🤖 AI Summary
This work addresses the challenge that existing Mamba architectures struggle to effectively model the heterogeneous relationships between trend and seasonal components in non-stationary time series. To this end, it pioneers the integration of seasonal-trend decomposition with the Mamba framework, devising distinct modeling strategies tailored to the intrinsic characteristics of each component: a highly expressive variable-direction Mamba encoder captures the dynamic, high-dimensional interactions of seasonal patterns, while a lightweight MLP models the low-dimensional, long-term equilibrium relationships inherent in the trend component. Evaluated across multiple benchmark datasets, the proposed method significantly outperforms current Mamba variants and state-of-the-art decomposition-based models, achieving new state-of-the-art performance and demonstrating a precise alignment between model architecture and the statistical properties of time series data.
📝 Abstract
State Space Models (SSMs), particularly Mamba, have shown potential in long-term time series forecasting. However, existing Mamba-based architectures often struggle with datasets characterized by non-stationary patterns. A key observation from time series theory is that the statistical nature of inter-variable relationships differs fundamentally between the trend and seasonal components of a decomposed series. Trend relationships are often driven by a few common stochastic factors or long-run equilibria, suggesting that they reside on a lower-dimensional manifold.
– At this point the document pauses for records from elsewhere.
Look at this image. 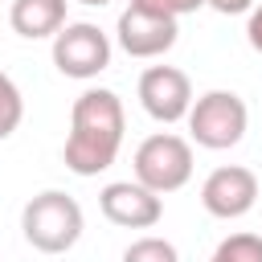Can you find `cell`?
Instances as JSON below:
<instances>
[{
	"instance_id": "10",
	"label": "cell",
	"mask_w": 262,
	"mask_h": 262,
	"mask_svg": "<svg viewBox=\"0 0 262 262\" xmlns=\"http://www.w3.org/2000/svg\"><path fill=\"white\" fill-rule=\"evenodd\" d=\"M66 4L70 0H12L8 8V25L16 37L25 41H45L57 37L70 20H66Z\"/></svg>"
},
{
	"instance_id": "1",
	"label": "cell",
	"mask_w": 262,
	"mask_h": 262,
	"mask_svg": "<svg viewBox=\"0 0 262 262\" xmlns=\"http://www.w3.org/2000/svg\"><path fill=\"white\" fill-rule=\"evenodd\" d=\"M127 131L123 98L106 86H90L70 106V135L61 147V160L74 176H98L119 160Z\"/></svg>"
},
{
	"instance_id": "8",
	"label": "cell",
	"mask_w": 262,
	"mask_h": 262,
	"mask_svg": "<svg viewBox=\"0 0 262 262\" xmlns=\"http://www.w3.org/2000/svg\"><path fill=\"white\" fill-rule=\"evenodd\" d=\"M201 205L217 221H237L258 205V176L246 164H221L201 184Z\"/></svg>"
},
{
	"instance_id": "17",
	"label": "cell",
	"mask_w": 262,
	"mask_h": 262,
	"mask_svg": "<svg viewBox=\"0 0 262 262\" xmlns=\"http://www.w3.org/2000/svg\"><path fill=\"white\" fill-rule=\"evenodd\" d=\"M78 4H86V8H102V4H111V0H78Z\"/></svg>"
},
{
	"instance_id": "9",
	"label": "cell",
	"mask_w": 262,
	"mask_h": 262,
	"mask_svg": "<svg viewBox=\"0 0 262 262\" xmlns=\"http://www.w3.org/2000/svg\"><path fill=\"white\" fill-rule=\"evenodd\" d=\"M98 209L119 229H151L164 217V196H156L139 180H111L98 192Z\"/></svg>"
},
{
	"instance_id": "15",
	"label": "cell",
	"mask_w": 262,
	"mask_h": 262,
	"mask_svg": "<svg viewBox=\"0 0 262 262\" xmlns=\"http://www.w3.org/2000/svg\"><path fill=\"white\" fill-rule=\"evenodd\" d=\"M258 0H205V8H213V12H221V16H250V8H254Z\"/></svg>"
},
{
	"instance_id": "16",
	"label": "cell",
	"mask_w": 262,
	"mask_h": 262,
	"mask_svg": "<svg viewBox=\"0 0 262 262\" xmlns=\"http://www.w3.org/2000/svg\"><path fill=\"white\" fill-rule=\"evenodd\" d=\"M246 41L254 53H262V0L250 8V20H246Z\"/></svg>"
},
{
	"instance_id": "13",
	"label": "cell",
	"mask_w": 262,
	"mask_h": 262,
	"mask_svg": "<svg viewBox=\"0 0 262 262\" xmlns=\"http://www.w3.org/2000/svg\"><path fill=\"white\" fill-rule=\"evenodd\" d=\"M119 262H180V254H176V246H172L168 237L147 233V237H135V242L123 250Z\"/></svg>"
},
{
	"instance_id": "5",
	"label": "cell",
	"mask_w": 262,
	"mask_h": 262,
	"mask_svg": "<svg viewBox=\"0 0 262 262\" xmlns=\"http://www.w3.org/2000/svg\"><path fill=\"white\" fill-rule=\"evenodd\" d=\"M53 66L66 78L90 82L111 66V37L90 20H74L53 37Z\"/></svg>"
},
{
	"instance_id": "11",
	"label": "cell",
	"mask_w": 262,
	"mask_h": 262,
	"mask_svg": "<svg viewBox=\"0 0 262 262\" xmlns=\"http://www.w3.org/2000/svg\"><path fill=\"white\" fill-rule=\"evenodd\" d=\"M20 119H25V94H20V86L0 70V139H8V135L20 127Z\"/></svg>"
},
{
	"instance_id": "4",
	"label": "cell",
	"mask_w": 262,
	"mask_h": 262,
	"mask_svg": "<svg viewBox=\"0 0 262 262\" xmlns=\"http://www.w3.org/2000/svg\"><path fill=\"white\" fill-rule=\"evenodd\" d=\"M131 168H135V180L143 188H151L156 196H168L192 180V143L184 135L156 131L135 147Z\"/></svg>"
},
{
	"instance_id": "7",
	"label": "cell",
	"mask_w": 262,
	"mask_h": 262,
	"mask_svg": "<svg viewBox=\"0 0 262 262\" xmlns=\"http://www.w3.org/2000/svg\"><path fill=\"white\" fill-rule=\"evenodd\" d=\"M135 94H139V106H143L156 123H164V127L188 119V111H192V102H196L188 74L176 70V66H147V70L139 74Z\"/></svg>"
},
{
	"instance_id": "6",
	"label": "cell",
	"mask_w": 262,
	"mask_h": 262,
	"mask_svg": "<svg viewBox=\"0 0 262 262\" xmlns=\"http://www.w3.org/2000/svg\"><path fill=\"white\" fill-rule=\"evenodd\" d=\"M180 37V20L176 16H164V12H151V8H135L127 4L115 20V45L127 53V57H139V61H151V57H164Z\"/></svg>"
},
{
	"instance_id": "3",
	"label": "cell",
	"mask_w": 262,
	"mask_h": 262,
	"mask_svg": "<svg viewBox=\"0 0 262 262\" xmlns=\"http://www.w3.org/2000/svg\"><path fill=\"white\" fill-rule=\"evenodd\" d=\"M184 123H188V143H196L205 151H225L246 139L250 111H246V98L233 90H205L192 102Z\"/></svg>"
},
{
	"instance_id": "2",
	"label": "cell",
	"mask_w": 262,
	"mask_h": 262,
	"mask_svg": "<svg viewBox=\"0 0 262 262\" xmlns=\"http://www.w3.org/2000/svg\"><path fill=\"white\" fill-rule=\"evenodd\" d=\"M82 229H86L82 205L70 192H61V188H45V192H37L20 209V233H25V242L37 254H66V250H74Z\"/></svg>"
},
{
	"instance_id": "12",
	"label": "cell",
	"mask_w": 262,
	"mask_h": 262,
	"mask_svg": "<svg viewBox=\"0 0 262 262\" xmlns=\"http://www.w3.org/2000/svg\"><path fill=\"white\" fill-rule=\"evenodd\" d=\"M213 262H262V233H229L213 250Z\"/></svg>"
},
{
	"instance_id": "18",
	"label": "cell",
	"mask_w": 262,
	"mask_h": 262,
	"mask_svg": "<svg viewBox=\"0 0 262 262\" xmlns=\"http://www.w3.org/2000/svg\"><path fill=\"white\" fill-rule=\"evenodd\" d=\"M209 262H213V258H209Z\"/></svg>"
},
{
	"instance_id": "14",
	"label": "cell",
	"mask_w": 262,
	"mask_h": 262,
	"mask_svg": "<svg viewBox=\"0 0 262 262\" xmlns=\"http://www.w3.org/2000/svg\"><path fill=\"white\" fill-rule=\"evenodd\" d=\"M135 8H151V12H164V16H188L196 8H205V0H131Z\"/></svg>"
}]
</instances>
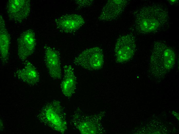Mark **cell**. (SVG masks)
I'll return each instance as SVG.
<instances>
[{
	"label": "cell",
	"instance_id": "cell-5",
	"mask_svg": "<svg viewBox=\"0 0 179 134\" xmlns=\"http://www.w3.org/2000/svg\"><path fill=\"white\" fill-rule=\"evenodd\" d=\"M6 11L9 19L16 22H21L29 16L31 11V2L29 0H9Z\"/></svg>",
	"mask_w": 179,
	"mask_h": 134
},
{
	"label": "cell",
	"instance_id": "cell-2",
	"mask_svg": "<svg viewBox=\"0 0 179 134\" xmlns=\"http://www.w3.org/2000/svg\"><path fill=\"white\" fill-rule=\"evenodd\" d=\"M150 68L155 76H164L174 66L175 55L173 49L160 41L154 45L150 57Z\"/></svg>",
	"mask_w": 179,
	"mask_h": 134
},
{
	"label": "cell",
	"instance_id": "cell-8",
	"mask_svg": "<svg viewBox=\"0 0 179 134\" xmlns=\"http://www.w3.org/2000/svg\"><path fill=\"white\" fill-rule=\"evenodd\" d=\"M127 0H110L103 6L98 17L99 20L109 21L113 20L122 13L129 3Z\"/></svg>",
	"mask_w": 179,
	"mask_h": 134
},
{
	"label": "cell",
	"instance_id": "cell-13",
	"mask_svg": "<svg viewBox=\"0 0 179 134\" xmlns=\"http://www.w3.org/2000/svg\"><path fill=\"white\" fill-rule=\"evenodd\" d=\"M24 67L16 71V74L20 79L31 85L39 82V76L38 71L30 61H27Z\"/></svg>",
	"mask_w": 179,
	"mask_h": 134
},
{
	"label": "cell",
	"instance_id": "cell-14",
	"mask_svg": "<svg viewBox=\"0 0 179 134\" xmlns=\"http://www.w3.org/2000/svg\"><path fill=\"white\" fill-rule=\"evenodd\" d=\"M77 4L82 7L88 6L91 5L93 3V0H78Z\"/></svg>",
	"mask_w": 179,
	"mask_h": 134
},
{
	"label": "cell",
	"instance_id": "cell-12",
	"mask_svg": "<svg viewBox=\"0 0 179 134\" xmlns=\"http://www.w3.org/2000/svg\"><path fill=\"white\" fill-rule=\"evenodd\" d=\"M0 54L2 63L5 64L9 59L10 38L6 28L5 21L1 14L0 16Z\"/></svg>",
	"mask_w": 179,
	"mask_h": 134
},
{
	"label": "cell",
	"instance_id": "cell-11",
	"mask_svg": "<svg viewBox=\"0 0 179 134\" xmlns=\"http://www.w3.org/2000/svg\"><path fill=\"white\" fill-rule=\"evenodd\" d=\"M50 108L47 111L46 118L55 129L64 133L67 127L66 114L60 104L56 110Z\"/></svg>",
	"mask_w": 179,
	"mask_h": 134
},
{
	"label": "cell",
	"instance_id": "cell-9",
	"mask_svg": "<svg viewBox=\"0 0 179 134\" xmlns=\"http://www.w3.org/2000/svg\"><path fill=\"white\" fill-rule=\"evenodd\" d=\"M44 61L50 76L56 79L61 77V70L59 56L54 48L46 46L44 47Z\"/></svg>",
	"mask_w": 179,
	"mask_h": 134
},
{
	"label": "cell",
	"instance_id": "cell-10",
	"mask_svg": "<svg viewBox=\"0 0 179 134\" xmlns=\"http://www.w3.org/2000/svg\"><path fill=\"white\" fill-rule=\"evenodd\" d=\"M64 76L61 83L62 92L68 98L71 97L76 89V77L74 69L70 65L64 67Z\"/></svg>",
	"mask_w": 179,
	"mask_h": 134
},
{
	"label": "cell",
	"instance_id": "cell-7",
	"mask_svg": "<svg viewBox=\"0 0 179 134\" xmlns=\"http://www.w3.org/2000/svg\"><path fill=\"white\" fill-rule=\"evenodd\" d=\"M55 22L57 28L60 31L66 33L76 31L85 23L83 17L76 14L62 15L56 18Z\"/></svg>",
	"mask_w": 179,
	"mask_h": 134
},
{
	"label": "cell",
	"instance_id": "cell-1",
	"mask_svg": "<svg viewBox=\"0 0 179 134\" xmlns=\"http://www.w3.org/2000/svg\"><path fill=\"white\" fill-rule=\"evenodd\" d=\"M133 14L135 29L142 34L158 32L167 26L169 21L168 11L160 4L144 6L135 11Z\"/></svg>",
	"mask_w": 179,
	"mask_h": 134
},
{
	"label": "cell",
	"instance_id": "cell-3",
	"mask_svg": "<svg viewBox=\"0 0 179 134\" xmlns=\"http://www.w3.org/2000/svg\"><path fill=\"white\" fill-rule=\"evenodd\" d=\"M73 63L88 70H99L104 63L102 50L97 47L86 49L75 57Z\"/></svg>",
	"mask_w": 179,
	"mask_h": 134
},
{
	"label": "cell",
	"instance_id": "cell-4",
	"mask_svg": "<svg viewBox=\"0 0 179 134\" xmlns=\"http://www.w3.org/2000/svg\"><path fill=\"white\" fill-rule=\"evenodd\" d=\"M136 49L133 35L127 34L119 37L117 40L114 49L117 62L122 63L129 60L134 55Z\"/></svg>",
	"mask_w": 179,
	"mask_h": 134
},
{
	"label": "cell",
	"instance_id": "cell-6",
	"mask_svg": "<svg viewBox=\"0 0 179 134\" xmlns=\"http://www.w3.org/2000/svg\"><path fill=\"white\" fill-rule=\"evenodd\" d=\"M36 45L35 34L31 29L26 30L20 35L17 40V55L24 61L34 53Z\"/></svg>",
	"mask_w": 179,
	"mask_h": 134
}]
</instances>
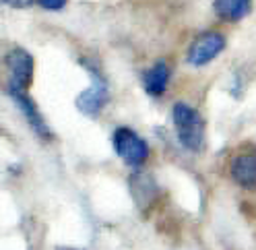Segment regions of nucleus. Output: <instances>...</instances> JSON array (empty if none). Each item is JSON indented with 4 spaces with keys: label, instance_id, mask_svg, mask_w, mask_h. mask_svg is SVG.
<instances>
[{
    "label": "nucleus",
    "instance_id": "obj_1",
    "mask_svg": "<svg viewBox=\"0 0 256 250\" xmlns=\"http://www.w3.org/2000/svg\"><path fill=\"white\" fill-rule=\"evenodd\" d=\"M78 64H81L87 74H89V87L83 89L81 93L76 96L74 106L76 110L89 116V118H98L102 114V110L106 108V104L110 102V87H108V79L104 76V72L100 70V66L95 64L93 60L89 58H78Z\"/></svg>",
    "mask_w": 256,
    "mask_h": 250
},
{
    "label": "nucleus",
    "instance_id": "obj_2",
    "mask_svg": "<svg viewBox=\"0 0 256 250\" xmlns=\"http://www.w3.org/2000/svg\"><path fill=\"white\" fill-rule=\"evenodd\" d=\"M172 122L180 145L186 151H200L204 145V118L196 108L184 102H176L172 108Z\"/></svg>",
    "mask_w": 256,
    "mask_h": 250
},
{
    "label": "nucleus",
    "instance_id": "obj_3",
    "mask_svg": "<svg viewBox=\"0 0 256 250\" xmlns=\"http://www.w3.org/2000/svg\"><path fill=\"white\" fill-rule=\"evenodd\" d=\"M4 68H6V87L4 91H27L34 81L36 60L25 48H10L4 54Z\"/></svg>",
    "mask_w": 256,
    "mask_h": 250
},
{
    "label": "nucleus",
    "instance_id": "obj_4",
    "mask_svg": "<svg viewBox=\"0 0 256 250\" xmlns=\"http://www.w3.org/2000/svg\"><path fill=\"white\" fill-rule=\"evenodd\" d=\"M112 145L118 158L130 168H140L149 160V145L140 134L128 126H118L112 134Z\"/></svg>",
    "mask_w": 256,
    "mask_h": 250
},
{
    "label": "nucleus",
    "instance_id": "obj_5",
    "mask_svg": "<svg viewBox=\"0 0 256 250\" xmlns=\"http://www.w3.org/2000/svg\"><path fill=\"white\" fill-rule=\"evenodd\" d=\"M223 48H226V38L219 31H204V34L196 36L190 42L188 52H186V60L190 66L200 68L204 64H209L211 60H215Z\"/></svg>",
    "mask_w": 256,
    "mask_h": 250
},
{
    "label": "nucleus",
    "instance_id": "obj_6",
    "mask_svg": "<svg viewBox=\"0 0 256 250\" xmlns=\"http://www.w3.org/2000/svg\"><path fill=\"white\" fill-rule=\"evenodd\" d=\"M6 96H8V98L14 102V106H17L19 110H21L23 118L27 120V124L31 126V130L36 132V136H40L42 140H52V138H54L50 126L46 124V120H44V116H42V112H40V108L36 106L34 100L27 96V91H6Z\"/></svg>",
    "mask_w": 256,
    "mask_h": 250
},
{
    "label": "nucleus",
    "instance_id": "obj_7",
    "mask_svg": "<svg viewBox=\"0 0 256 250\" xmlns=\"http://www.w3.org/2000/svg\"><path fill=\"white\" fill-rule=\"evenodd\" d=\"M230 176L244 190H256V149L236 155L230 162Z\"/></svg>",
    "mask_w": 256,
    "mask_h": 250
},
{
    "label": "nucleus",
    "instance_id": "obj_8",
    "mask_svg": "<svg viewBox=\"0 0 256 250\" xmlns=\"http://www.w3.org/2000/svg\"><path fill=\"white\" fill-rule=\"evenodd\" d=\"M170 76H172V70L168 66V62L157 60L142 72V87H145V91L151 98H162L170 85Z\"/></svg>",
    "mask_w": 256,
    "mask_h": 250
},
{
    "label": "nucleus",
    "instance_id": "obj_9",
    "mask_svg": "<svg viewBox=\"0 0 256 250\" xmlns=\"http://www.w3.org/2000/svg\"><path fill=\"white\" fill-rule=\"evenodd\" d=\"M128 186H130V192L136 200V207L140 211H147L149 205L157 196V186H155L153 178L149 174H145V172H134V174L130 176Z\"/></svg>",
    "mask_w": 256,
    "mask_h": 250
},
{
    "label": "nucleus",
    "instance_id": "obj_10",
    "mask_svg": "<svg viewBox=\"0 0 256 250\" xmlns=\"http://www.w3.org/2000/svg\"><path fill=\"white\" fill-rule=\"evenodd\" d=\"M252 0H213V10L221 21L236 23L250 12Z\"/></svg>",
    "mask_w": 256,
    "mask_h": 250
},
{
    "label": "nucleus",
    "instance_id": "obj_11",
    "mask_svg": "<svg viewBox=\"0 0 256 250\" xmlns=\"http://www.w3.org/2000/svg\"><path fill=\"white\" fill-rule=\"evenodd\" d=\"M68 0H38V4L46 10H62L64 6H66Z\"/></svg>",
    "mask_w": 256,
    "mask_h": 250
},
{
    "label": "nucleus",
    "instance_id": "obj_12",
    "mask_svg": "<svg viewBox=\"0 0 256 250\" xmlns=\"http://www.w3.org/2000/svg\"><path fill=\"white\" fill-rule=\"evenodd\" d=\"M2 4L10 6V8H29L34 4V0H2Z\"/></svg>",
    "mask_w": 256,
    "mask_h": 250
},
{
    "label": "nucleus",
    "instance_id": "obj_13",
    "mask_svg": "<svg viewBox=\"0 0 256 250\" xmlns=\"http://www.w3.org/2000/svg\"><path fill=\"white\" fill-rule=\"evenodd\" d=\"M56 250H81V248H72V246H56Z\"/></svg>",
    "mask_w": 256,
    "mask_h": 250
}]
</instances>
In contrast, seasonal relationships involve dynamic, high-dimensional interactions like phase shifts and amplitude co-movements, requiring more expressive modeling. In this paper, we propose DMamba, a novel forecasting model that explicitly aligns architectural complexity with this component-specific characteristic. DMamba employs seasonal-trend decomposition and processes the components with specialized, differentially complex modules: a variable-direction Mamba encoder captures the rich, cross-variable dynamics within the seasonal component, while a simple Multi-Layer Perceptron (MLP) suffices to learn from the lower-dimensional inter-variable relationships in the trend component. Extensive experiments on diverse datasets demonstrate that DMamba sets a new state-of-the-art (SOTA), consistently outperforming both recent Mamba-based architectures and leading decomposition-based models.